_Exercise description_.
Without pictures, retype the following entries exactly.

_Material supplied_.

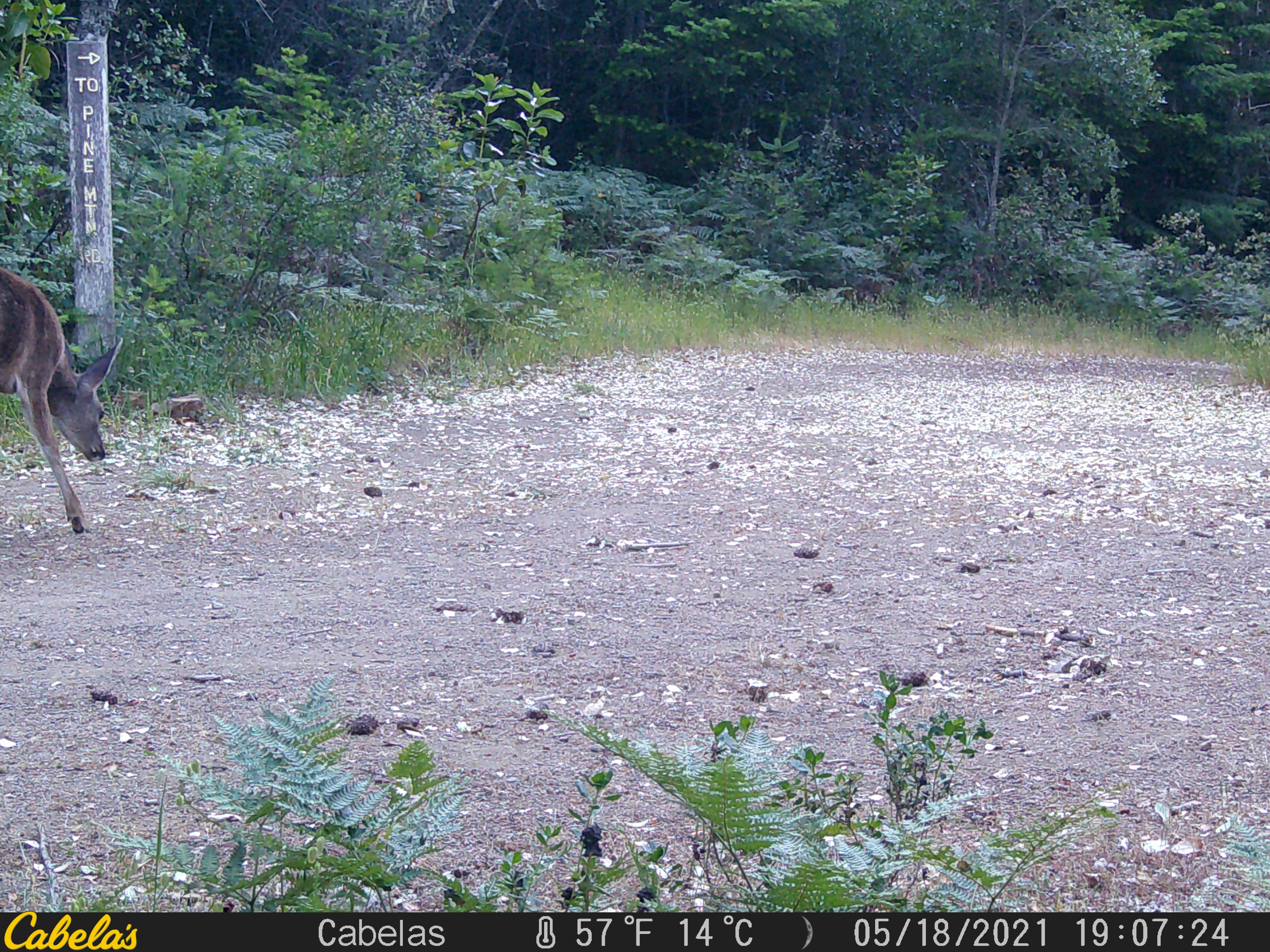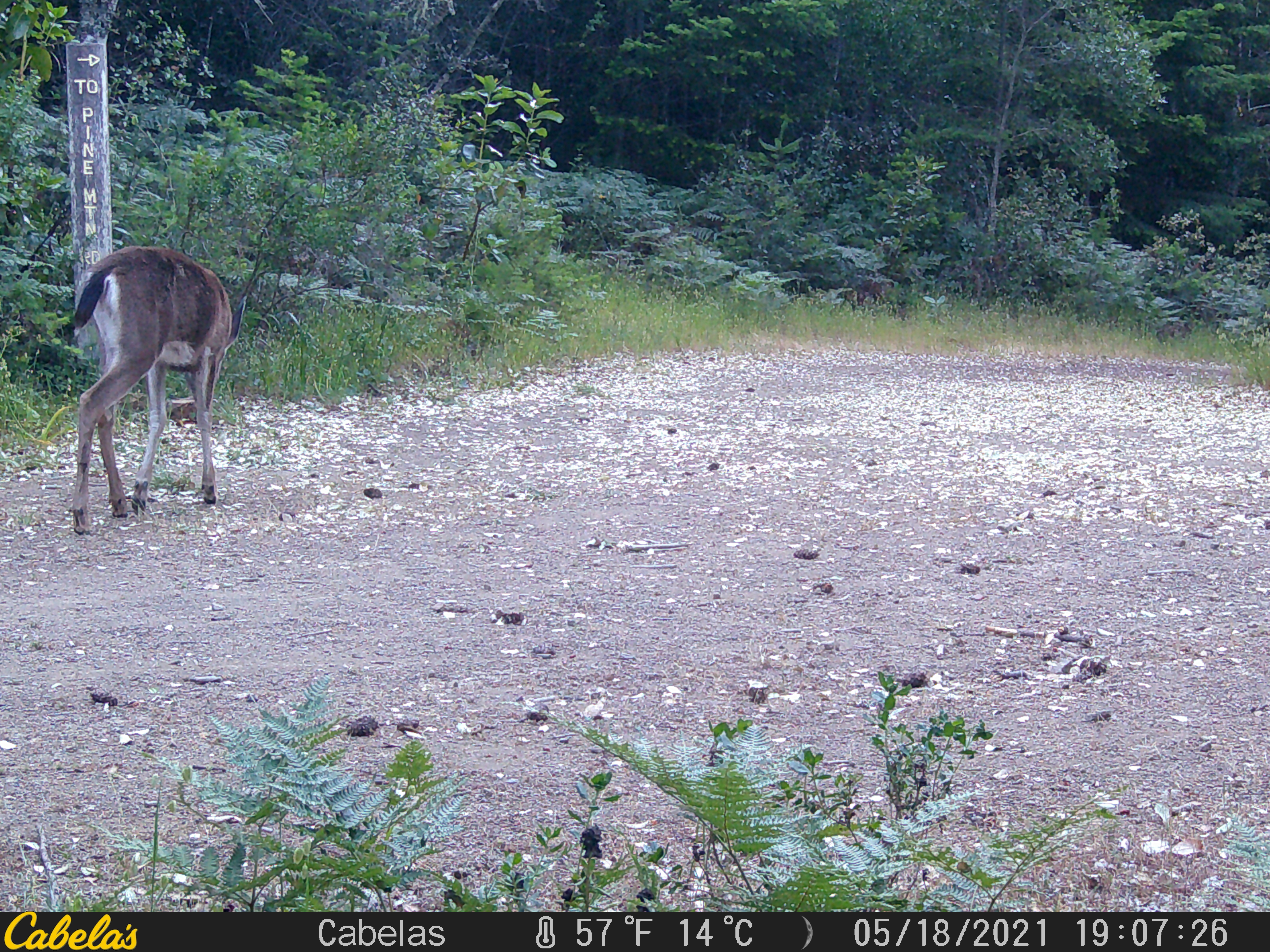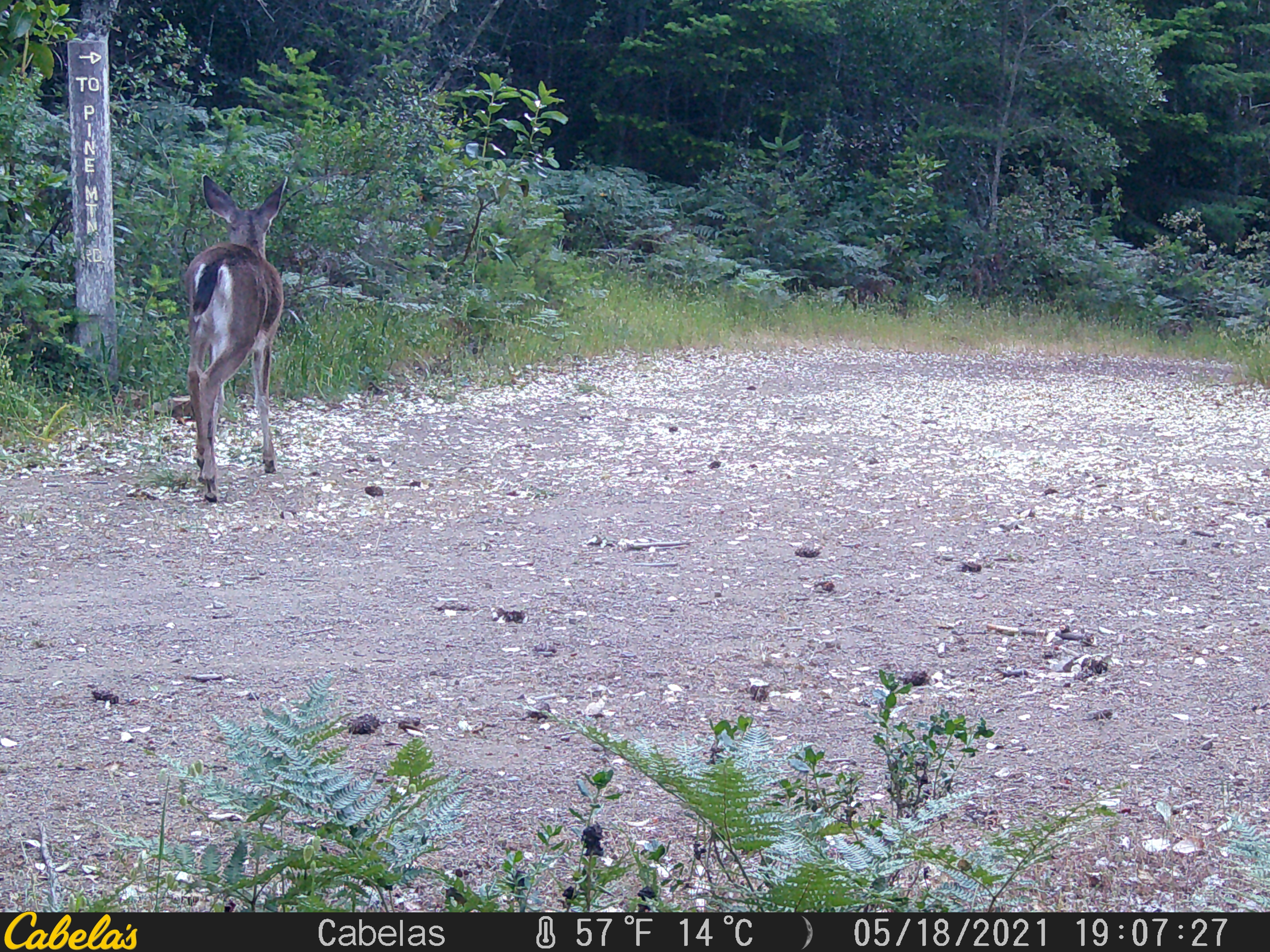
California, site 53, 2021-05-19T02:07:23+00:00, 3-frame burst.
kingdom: Animalia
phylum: Chordata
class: Mammalia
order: Artiodactyla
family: Cervidae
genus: Odocoileus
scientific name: Odocoileus hemionus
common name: mule deer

_Response box_.
California, site 53, 2021-05-19T02:07:23+00:00, 3-frame burst.
kingdom: Animalia
phylum: Chordata
class: Mammalia
order: Artiodactyla
family: Cervidae
genus: Odocoileus
scientific name: Odocoileus hemionus
common name: mule deer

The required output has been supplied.